第百三条 職員は、商業、工業又は金融業その他営利を目的とする私企業(以下営利企業という。)を営むことを目的とする会社その他の団体の役員、顧問若しくは評議員の職を兼ね、又は自ら営利企業を営んではならない

(令和元年法律第三十七号による改正)国家公務員法(昭和二十二年法律第百二十号)

 

トチ尾
トチ尾
いきなり難しい感じがする…

 

家ネコ
家ネコ
これを噛み砕いてみれば、

国家公務員さんが営利企業に属すことや、自身で行う事はダメ!

ってことが書かれてるよ!

国家公務員法第104条の内訳

国家公務員法第104条を抜粋すると、以下の通りです。

第百四条 職員が報酬を得て、営利企業以外の事業の団体の役員、顧問若しくは評議員の職を兼ね、その他いかなる事業に従事し、若しくは事務を行うにも、内閣総理大臣及びその職員の所轄庁の長の許可を要する。

(令和元年法律第三十七号による改正)国家公務員法(昭和二十二年法律第百二十号)

 

トチ尾
トチ尾
…な、内閣総理大臣…⁇

 

家ネコ
家ネコ
なかなかパンチが強い字面が出てきたけれど、

内閣総理大臣もしくは所轄庁の長からの許可がない場合は

国家公務員法さんが報酬を得ながら兼業や副業を行うのはダメ!

ってことが記されているよ!

地方公務員法第38条の内訳

地方公務員法第38条を抜粋すると、以下の通りです。

第三十八条 職員は、任命権者の許可を受けなければ、商業、工業又は金融業その他営利を目的とする私企業(以下この項及び次条第一項において「営利企業」という。)を営むことを目的とする会社その他の団体の役員その他人事委員会規則(人事委員会を置かない地方公共団体においては、地方公共団体の規則)で定める地位を兼ね、若しくは自ら営利企業を営み、又は報酬を得ていかなる事業若しくは事務にも従事してはならない。
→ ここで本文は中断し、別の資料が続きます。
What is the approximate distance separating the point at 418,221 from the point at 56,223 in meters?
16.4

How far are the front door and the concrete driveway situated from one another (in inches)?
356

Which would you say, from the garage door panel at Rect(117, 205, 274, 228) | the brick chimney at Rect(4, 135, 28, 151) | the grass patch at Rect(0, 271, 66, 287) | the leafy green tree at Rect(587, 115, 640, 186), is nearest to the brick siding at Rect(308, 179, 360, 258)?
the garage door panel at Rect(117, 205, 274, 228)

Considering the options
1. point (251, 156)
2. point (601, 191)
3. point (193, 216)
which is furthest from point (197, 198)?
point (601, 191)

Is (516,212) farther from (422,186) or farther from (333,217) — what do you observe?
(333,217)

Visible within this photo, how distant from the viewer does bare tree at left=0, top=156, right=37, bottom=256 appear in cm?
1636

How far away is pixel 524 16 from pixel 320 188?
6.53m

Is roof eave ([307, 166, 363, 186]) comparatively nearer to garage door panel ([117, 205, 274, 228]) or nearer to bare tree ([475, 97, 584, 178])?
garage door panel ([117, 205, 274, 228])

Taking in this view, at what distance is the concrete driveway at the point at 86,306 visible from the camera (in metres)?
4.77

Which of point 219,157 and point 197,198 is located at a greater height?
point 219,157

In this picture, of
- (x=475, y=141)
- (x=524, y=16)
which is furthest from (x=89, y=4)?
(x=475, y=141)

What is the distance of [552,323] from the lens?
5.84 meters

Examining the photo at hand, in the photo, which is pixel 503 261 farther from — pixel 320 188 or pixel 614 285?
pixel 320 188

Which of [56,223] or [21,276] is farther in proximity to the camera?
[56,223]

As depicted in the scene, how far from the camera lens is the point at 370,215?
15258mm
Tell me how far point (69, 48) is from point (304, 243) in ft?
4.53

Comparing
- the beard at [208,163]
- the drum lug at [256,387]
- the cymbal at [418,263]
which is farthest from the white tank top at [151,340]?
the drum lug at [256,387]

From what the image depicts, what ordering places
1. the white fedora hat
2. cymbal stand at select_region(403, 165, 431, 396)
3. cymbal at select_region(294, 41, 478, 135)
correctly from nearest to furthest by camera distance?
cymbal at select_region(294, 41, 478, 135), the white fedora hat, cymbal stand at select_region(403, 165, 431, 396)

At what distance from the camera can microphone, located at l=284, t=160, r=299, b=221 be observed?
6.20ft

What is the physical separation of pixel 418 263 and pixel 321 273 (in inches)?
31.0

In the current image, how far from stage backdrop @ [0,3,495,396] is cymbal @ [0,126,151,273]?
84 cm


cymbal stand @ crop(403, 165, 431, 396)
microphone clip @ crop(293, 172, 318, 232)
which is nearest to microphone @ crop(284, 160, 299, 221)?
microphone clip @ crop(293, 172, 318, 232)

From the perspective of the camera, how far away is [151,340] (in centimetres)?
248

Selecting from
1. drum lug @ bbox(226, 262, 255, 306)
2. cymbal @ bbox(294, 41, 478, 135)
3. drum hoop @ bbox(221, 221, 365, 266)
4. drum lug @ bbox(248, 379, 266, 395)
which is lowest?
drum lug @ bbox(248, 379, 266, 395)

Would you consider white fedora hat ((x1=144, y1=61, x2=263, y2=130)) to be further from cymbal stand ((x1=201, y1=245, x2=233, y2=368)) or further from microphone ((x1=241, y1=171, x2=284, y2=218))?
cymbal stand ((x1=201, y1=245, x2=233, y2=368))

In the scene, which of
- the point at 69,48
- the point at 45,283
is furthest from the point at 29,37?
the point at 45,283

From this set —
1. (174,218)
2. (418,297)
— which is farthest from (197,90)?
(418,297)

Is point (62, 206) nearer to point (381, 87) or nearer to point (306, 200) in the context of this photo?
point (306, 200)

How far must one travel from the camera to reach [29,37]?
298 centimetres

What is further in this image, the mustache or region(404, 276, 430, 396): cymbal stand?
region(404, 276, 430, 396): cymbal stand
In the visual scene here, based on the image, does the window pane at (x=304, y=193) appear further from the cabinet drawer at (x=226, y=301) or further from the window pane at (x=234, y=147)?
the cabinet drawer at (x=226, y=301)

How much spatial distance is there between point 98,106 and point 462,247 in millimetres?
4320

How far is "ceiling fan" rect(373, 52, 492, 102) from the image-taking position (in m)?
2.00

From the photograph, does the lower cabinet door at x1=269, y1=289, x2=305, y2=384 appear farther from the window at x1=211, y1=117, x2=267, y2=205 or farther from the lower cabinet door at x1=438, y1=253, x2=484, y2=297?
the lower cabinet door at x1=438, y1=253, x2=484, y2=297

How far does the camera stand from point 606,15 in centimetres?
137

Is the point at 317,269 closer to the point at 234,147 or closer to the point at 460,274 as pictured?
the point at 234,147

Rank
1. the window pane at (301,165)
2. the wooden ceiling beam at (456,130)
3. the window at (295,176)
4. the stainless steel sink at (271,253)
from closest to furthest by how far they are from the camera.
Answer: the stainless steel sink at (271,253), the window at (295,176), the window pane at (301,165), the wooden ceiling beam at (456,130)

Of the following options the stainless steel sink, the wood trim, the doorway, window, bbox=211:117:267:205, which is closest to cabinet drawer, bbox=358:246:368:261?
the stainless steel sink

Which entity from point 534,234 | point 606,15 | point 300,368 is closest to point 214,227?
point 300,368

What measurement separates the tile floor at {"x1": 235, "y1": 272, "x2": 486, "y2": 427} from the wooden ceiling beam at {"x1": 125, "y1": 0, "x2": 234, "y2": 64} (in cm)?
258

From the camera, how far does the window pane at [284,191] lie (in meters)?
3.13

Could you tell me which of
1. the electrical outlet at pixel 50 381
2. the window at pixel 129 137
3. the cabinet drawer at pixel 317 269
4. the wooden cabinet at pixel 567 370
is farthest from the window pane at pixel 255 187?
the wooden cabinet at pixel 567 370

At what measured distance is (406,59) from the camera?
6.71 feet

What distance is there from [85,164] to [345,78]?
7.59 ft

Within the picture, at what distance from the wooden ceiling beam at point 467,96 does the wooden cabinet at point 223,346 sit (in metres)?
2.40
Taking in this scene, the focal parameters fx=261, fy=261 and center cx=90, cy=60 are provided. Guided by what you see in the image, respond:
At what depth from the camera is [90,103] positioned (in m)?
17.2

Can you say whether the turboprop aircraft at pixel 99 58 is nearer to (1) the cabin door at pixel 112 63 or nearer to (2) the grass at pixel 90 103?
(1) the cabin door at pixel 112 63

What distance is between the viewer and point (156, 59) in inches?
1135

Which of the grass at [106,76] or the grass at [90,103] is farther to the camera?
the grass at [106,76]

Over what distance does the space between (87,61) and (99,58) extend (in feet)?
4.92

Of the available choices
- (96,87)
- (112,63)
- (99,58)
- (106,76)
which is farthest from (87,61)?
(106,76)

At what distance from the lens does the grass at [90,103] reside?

(平成二十九年法律第二十九号による改正)地方公務員法(昭和二十五年法律第二百六十一号)

 

トチ尾
トチ尾
う、字が沢山並んでてめまいが…。

 

家ネコ
家ネコ
簡単に言っちゃえば、

任命権者さんからの許可が下りない場合は副業で報酬を受け取っちゃダメ!

ってことが書かれているよ!

公務員さんの副業が法律で禁止されている理由

ここまで、国家公務員法第103条、並びに104条、また地方公務員第38条という

公務員さんが副業や兼業を禁止されている法律を見てきましたが、

これらのように公務員さんの副業や兼業が禁止されているのは何故でしょうか

実はこちらの内訳も、以下の国家公務員法第99条第100条、並びに第101条の項目に準じています。

第九十九条 職員は、その官職の信用を傷つけ、又は官職全体の不名誉となるような行為をしてはならない。

第百条 職員は、職務上知ることのできた秘密を漏らしてはならない。その職を退いた後といえども同様とする。

第百一条 職員は、法律又は命令の定める場合を除いては、その勤務時間及び職務上の注意力のすべてをその職責遂行のために用い、政府がなすべき責を有する職務にのみ従事しなければならない。職員は、法律又は命令の定める場合を除いては、官職を兼ねてはならない。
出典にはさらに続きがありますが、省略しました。